Speaking to Drapers, De La Bourdonnaye said the deal for its Lberty of London menswear business, with Italian manufacturer Slowear, would give the brand scale and profitability overseas.
The London department store, which moved a step closer to being bought by private equity business BlueGem Capital in a £32m deal this week after completing the sale and leaseback deal on its Great Marlborough Street store, reined in expansion of Liberty of London after closing down the brand’s standalone store in Sloane Street in June. Liberty of London creative director Tamara Salman exited the business in February. De La Bourdonnaye said: “The fabrics part of the Liberty business and the store are profitable, online will become profitable this year, and with this deal with Slowear, that Liberty of London division will be profitable.”

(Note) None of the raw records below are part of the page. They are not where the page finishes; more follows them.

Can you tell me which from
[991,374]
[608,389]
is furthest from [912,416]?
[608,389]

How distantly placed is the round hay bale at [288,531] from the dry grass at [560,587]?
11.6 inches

He added that a licensing deal for its Liberty of London womenswear business would follow.
The Slowear deal to produce a Liberty of London menswear collection under licence for spring 11 will expand the core of shirts, scarves and knitwear into trousers and outerwear. The collection will be sold in the iconic department store on Great Marlborough Street and via a further 200 doors in the UK, US, Italy and Asia, in particular Japan, Hong Kong and South Korea.
Sales at the store rose 40% to £26m in the first four months of this year.
Liberty broke into positive EBITDA for the six months to June 30, recording EBITDA of £30,000 against a £2.7m loss in the equivalent period of the previous year.
An industry source said: “The fabric business makes around £5m, but every penny it makes the store ate up. You could make the store work better and it is easy to see how you could get the business as a whole to £10m to £15m EBITDA pretty easily. The fashion offer has been a bit too niche. It needs a few anchor brands in there. Yes, it was built on avant-garde labels and should retain a sense of that, but the range has no great substance.”